**Required work:** Repeat the whole listing exactly.

**Provided data:**
──────

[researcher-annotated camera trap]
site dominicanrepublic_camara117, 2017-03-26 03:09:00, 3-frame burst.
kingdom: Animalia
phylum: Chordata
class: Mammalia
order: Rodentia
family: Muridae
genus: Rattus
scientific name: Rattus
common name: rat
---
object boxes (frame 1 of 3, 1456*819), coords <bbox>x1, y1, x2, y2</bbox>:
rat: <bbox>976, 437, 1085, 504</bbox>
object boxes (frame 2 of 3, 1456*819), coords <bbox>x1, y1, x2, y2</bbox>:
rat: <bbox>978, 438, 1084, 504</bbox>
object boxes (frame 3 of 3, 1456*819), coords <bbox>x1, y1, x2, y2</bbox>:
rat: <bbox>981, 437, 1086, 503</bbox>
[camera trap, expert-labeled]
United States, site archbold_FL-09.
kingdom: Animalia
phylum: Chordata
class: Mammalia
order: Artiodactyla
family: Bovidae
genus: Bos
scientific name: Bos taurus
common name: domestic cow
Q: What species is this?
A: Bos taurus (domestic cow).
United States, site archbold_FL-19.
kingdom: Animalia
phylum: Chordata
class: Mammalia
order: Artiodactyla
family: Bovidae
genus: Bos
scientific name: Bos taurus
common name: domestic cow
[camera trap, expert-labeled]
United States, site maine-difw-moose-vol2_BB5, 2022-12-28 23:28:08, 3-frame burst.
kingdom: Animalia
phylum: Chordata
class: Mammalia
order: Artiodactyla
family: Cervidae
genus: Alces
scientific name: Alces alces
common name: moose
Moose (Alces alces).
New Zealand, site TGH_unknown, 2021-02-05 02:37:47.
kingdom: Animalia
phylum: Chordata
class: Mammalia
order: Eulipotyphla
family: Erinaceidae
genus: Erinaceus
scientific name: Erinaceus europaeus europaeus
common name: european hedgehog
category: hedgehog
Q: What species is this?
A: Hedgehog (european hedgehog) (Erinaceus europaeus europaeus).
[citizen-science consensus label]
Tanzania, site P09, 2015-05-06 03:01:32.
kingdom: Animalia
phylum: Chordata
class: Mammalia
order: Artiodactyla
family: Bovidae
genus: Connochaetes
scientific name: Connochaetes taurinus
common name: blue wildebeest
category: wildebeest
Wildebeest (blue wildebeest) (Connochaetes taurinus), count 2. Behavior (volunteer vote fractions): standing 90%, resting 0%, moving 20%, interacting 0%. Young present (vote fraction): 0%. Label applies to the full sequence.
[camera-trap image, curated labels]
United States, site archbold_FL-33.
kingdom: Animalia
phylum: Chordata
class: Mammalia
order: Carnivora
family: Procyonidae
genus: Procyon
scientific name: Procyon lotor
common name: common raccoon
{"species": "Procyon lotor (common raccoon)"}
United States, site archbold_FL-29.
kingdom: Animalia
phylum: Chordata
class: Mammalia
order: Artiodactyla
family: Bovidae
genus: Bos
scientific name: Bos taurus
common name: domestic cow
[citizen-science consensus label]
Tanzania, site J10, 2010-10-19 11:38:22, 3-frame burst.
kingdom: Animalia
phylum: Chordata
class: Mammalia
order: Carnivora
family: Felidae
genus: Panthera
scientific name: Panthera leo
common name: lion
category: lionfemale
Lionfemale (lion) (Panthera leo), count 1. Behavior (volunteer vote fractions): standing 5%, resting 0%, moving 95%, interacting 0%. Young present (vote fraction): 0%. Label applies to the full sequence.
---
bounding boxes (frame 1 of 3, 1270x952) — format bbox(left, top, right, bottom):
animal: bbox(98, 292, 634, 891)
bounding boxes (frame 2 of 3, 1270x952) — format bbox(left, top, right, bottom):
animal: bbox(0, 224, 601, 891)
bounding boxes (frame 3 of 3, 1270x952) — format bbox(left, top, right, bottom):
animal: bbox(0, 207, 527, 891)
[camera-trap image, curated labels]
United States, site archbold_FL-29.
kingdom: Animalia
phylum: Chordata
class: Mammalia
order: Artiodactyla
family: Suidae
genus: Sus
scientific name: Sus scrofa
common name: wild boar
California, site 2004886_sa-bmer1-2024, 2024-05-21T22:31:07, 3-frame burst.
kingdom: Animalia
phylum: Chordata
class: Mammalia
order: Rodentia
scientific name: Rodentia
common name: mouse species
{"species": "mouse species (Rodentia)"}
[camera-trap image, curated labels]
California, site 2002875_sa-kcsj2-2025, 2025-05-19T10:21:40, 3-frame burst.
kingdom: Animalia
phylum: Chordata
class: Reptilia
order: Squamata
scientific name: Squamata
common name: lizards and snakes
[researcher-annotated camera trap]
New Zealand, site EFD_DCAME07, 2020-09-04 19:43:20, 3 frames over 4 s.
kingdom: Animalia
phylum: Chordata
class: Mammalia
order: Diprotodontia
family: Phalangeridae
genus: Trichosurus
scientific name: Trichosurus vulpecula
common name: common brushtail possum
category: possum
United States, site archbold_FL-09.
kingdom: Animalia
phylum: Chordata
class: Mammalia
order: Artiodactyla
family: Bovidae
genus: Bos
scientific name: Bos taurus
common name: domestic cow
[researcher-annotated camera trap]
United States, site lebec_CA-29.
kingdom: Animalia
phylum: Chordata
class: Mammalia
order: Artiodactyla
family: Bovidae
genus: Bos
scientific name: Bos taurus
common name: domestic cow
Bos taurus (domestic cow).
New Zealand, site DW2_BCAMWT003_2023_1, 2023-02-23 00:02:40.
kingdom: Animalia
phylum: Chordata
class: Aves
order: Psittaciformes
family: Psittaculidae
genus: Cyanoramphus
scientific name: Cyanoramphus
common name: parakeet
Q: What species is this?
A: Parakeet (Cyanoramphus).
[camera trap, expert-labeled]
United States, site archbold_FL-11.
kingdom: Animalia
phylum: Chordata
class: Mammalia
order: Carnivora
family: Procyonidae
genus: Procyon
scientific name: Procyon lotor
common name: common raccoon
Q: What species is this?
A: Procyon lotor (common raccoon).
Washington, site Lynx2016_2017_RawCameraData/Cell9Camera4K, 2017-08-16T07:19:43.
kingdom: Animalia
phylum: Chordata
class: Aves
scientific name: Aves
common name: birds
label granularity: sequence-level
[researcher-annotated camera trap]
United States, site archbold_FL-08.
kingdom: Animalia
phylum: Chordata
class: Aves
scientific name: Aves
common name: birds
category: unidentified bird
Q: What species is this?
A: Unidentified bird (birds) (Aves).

──────

**Exercise answer:**
[researcher-annotated camera trap]
site dominicanrepublic_camara117, 2017-03-26 03:09:00, 3-frame burst.
kingdom: Animalia
phylum: Chordata
class: Mammalia
order: Rodentia
family: Muridae
genus: Rattus
scientific name: Rattus
common name: rat
---
object boxes (frame 1 of 3, 1456*819), coords <bbox>x1, y1, x2, y2</bbox>:
rat: <bbox>976, 437, 1085, 504</bbox>
object boxes (frame 2 of 3, 1456*819), coords <bbox>x1, y1, x2, y2</bbox>:
rat: <bbox>978, 438, 1084, 504</bbox>
object boxes (frame 3 of 3, 1456*819), coords <bbox>x1, y1, x2, y2</bbox>:
rat: <bbox>981, 437, 1086, 503</bbox>
[camera trap, expert-labeled]
United States, site archbold_FL-09.
kingdom: Animalia
phylum: Chordata
class: Mammalia
order: Artiodactyla
family: Bovidae
genus: Bos
scientific name: Bos taurus
common name: domestic cow
Q: What species is this?
A: Bos taurus (domestic cow).
United States, site archbold_FL-19.
kingdom: Animalia
phylum: Chordata
class: Mammalia
order: Artiodactyla
family: Bovidae
genus: Bos
scientific name: Bos taurus
common name: domestic cow
[camera trap, expert-labeled]
United States, site maine-difw-moose-vol2_BB5, 2022-12-28 23:28:08, 3-frame burst.
kingdom: Animalia
phylum: Chordata
class: Mammalia
order: Artiodactyla
family: Cervidae
genus: Alces
scientific name: Alces alces
common name: moose
Moose (Alces alces).
New Zealand, site TGH_unknown, 2021-02-05 02:37:47.
kingdom: Animalia
phylum: Chordata
class: Mammalia
order: Eulipotyphla
family: Erinaceidae
genus: Erinaceus
scientific name: Erinaceus europaeus europaeus
common name: european hedgehog
category: hedgehog
Q: What species is this?
A: Hedgehog (european hedgehog) (Erinaceus europaeus europaeus).
[citizen-science consensus label]
Tanzania, site P09, 2015-05-06 03:01:32.
kingdom: Animalia
phylum: Chordata
class: Mammalia
order: Artiodactyla
family: Bovidae
genus: Connochaetes
scientific name: Connochaetes taurinus
common name: blue wildebeest
category: wildebeest
Wildebeest (blue wildebeest) (Connochaetes taurinus), count 2. Behavior (volunteer vote fractions): standing 90%, resting 0%, moving 20%, interacting 0%. Young present (vote fraction): 0%. Label applies to the full sequence.
[camera-trap image, curated labels]
United States, site archbold_FL-33.
kingdom: Animalia
phylum: Chordata
class: Mammalia
order: Carnivora
family: Procyonidae
genus: Procyon
scientific name: Procyon lotor
common name: common raccoon
{"species": "Procyon lotor (common raccoon)"}
United States, site archbold_FL-29.
kingdom: Animalia
phylum: Chordata
class: Mammalia
order: Artiodactyla
family: Bovidae
genus: Bos
scientific name: Bos taurus
common name: domestic cow
[citizen-science consensus label]
Tanzania, site J10, 2010-10-19 11:38:22, 3-frame burst.
kingdom: Animalia
phylum: Chordata
class: Mammalia
order: Carnivora
family: Felidae
genus: Panthera
scientific name: Panthera leo
common name: lion
category: lionfemale
Lionfemale (lion) (Panthera leo), count 1. Behavior (volunteer vote fractions): standing 5%, resting 0%, moving 95%, interacting 0%. Young present (vote fraction): 0%. Label applies to the full sequence.
---
bounding boxes (frame 1 of 3, 1270x952) — format bbox(left, top, right, bottom):
animal: bbox(98, 292, 634, 891)
bounding boxes (frame 2 of 3, 1270x952) — format bbox(left, top, right, bottom):
animal: bbox(0, 224, 601, 891)
bounding boxes (frame 3 of 3, 1270x952) — format bbox(left, top, right, bottom):
animal: bbox(0, 207, 527, 891)
[camera-trap image, curated labels]
United States, site archbold_FL-29.
kingdom: Animalia
phylum: Chordata
class: Mammalia
order: Artiodactyla
family: Suidae
genus: Sus
scientific name: Sus scrofa
common name: wild boar
California, site 2004886_sa-bmer1-2024, 2024-05-21T22:31:07, 3-frame burst.
kingdom: Animalia
phylum: Chordata
class: Mammalia
order: Rodentia
scientific name: Rodentia
common name: mouse species
{"species": "mouse species (Rodentia)"}
[camera-trap image, curated labels]
California, site 2002875_sa-kcsj2-2025, 2025-05-19T10:21:40, 3-frame burst.
kingdom: Animalia
phylum: Chordata
class: Reptilia
order: Squamata
scientific name: Squamata
common name: lizards and snakes
[researcher-annotated camera trap]
New Zealand, site EFD_DCAME07, 2020-09-04 19:43:20, 3 frames over 4 s.
kingdom: Animalia
phylum: Chordata
class: Mammalia
order: Diprotodontia
family: Phalangeridae
genus: Trichosurus
scientific name: Trichosurus vulpecula
common name: common brushtail possum
category: possum
United States, site archbold_FL-09.
kingdom: Animalia
phylum: Chordata
class: Mammalia
order: Artiodactyla
family: Bovidae
genus: Bos
scientific name: Bos taurus
common name: domestic cow
[researcher-annotated camera trap]
United States, site lebec_CA-29.
kingdom: Animalia
phylum: Chordata
class: Mammalia
order: Artiodactyla
family: Bovidae
genus: Bos
scientific name: Bos taurus
common name: domestic cow
Bos taurus (domestic cow).
New Zealand, site DW2_BCAMWT003_2023_1, 2023-02-23 00:02:40.
kingdom: Animalia
phylum: Chordata
class: Aves
order: Psittaciformes
family: Psittaculidae
genus: Cyanoramphus
scientific name: Cyanoramphus
common name: parakeet
Q: What species is this?
A: Parakeet (Cyanoramphus).
[camera trap, expert-labeled]
United States, site archbold_FL-11.
kingdom: Animalia
phylum: Chordata
class: Mammalia
order: Carnivora
family: Procyonidae
genus: Procyon
scientific name: Procyon lotor
common name: common raccoon
Q: What species is this?
A: Procyon lotor (common raccoon).
Washington, site Lynx2016_2017_RawCameraData/Cell9Camera4K, 2017-08-16T07:19:43.
kingdom: Animalia
phylum: Chordata
class: Aves
scientific name: Aves
common name: birds
label granularity: sequence-level
[researcher-annotated camera trap]
United States, site archbold_FL-08.
kingdom: Animalia
phylum: Chordata
class: Aves
scientific name: Aves
common name: birds
category: unidentified bird
Q: What species is this?
A: Unidentified bird (birds) (Aves).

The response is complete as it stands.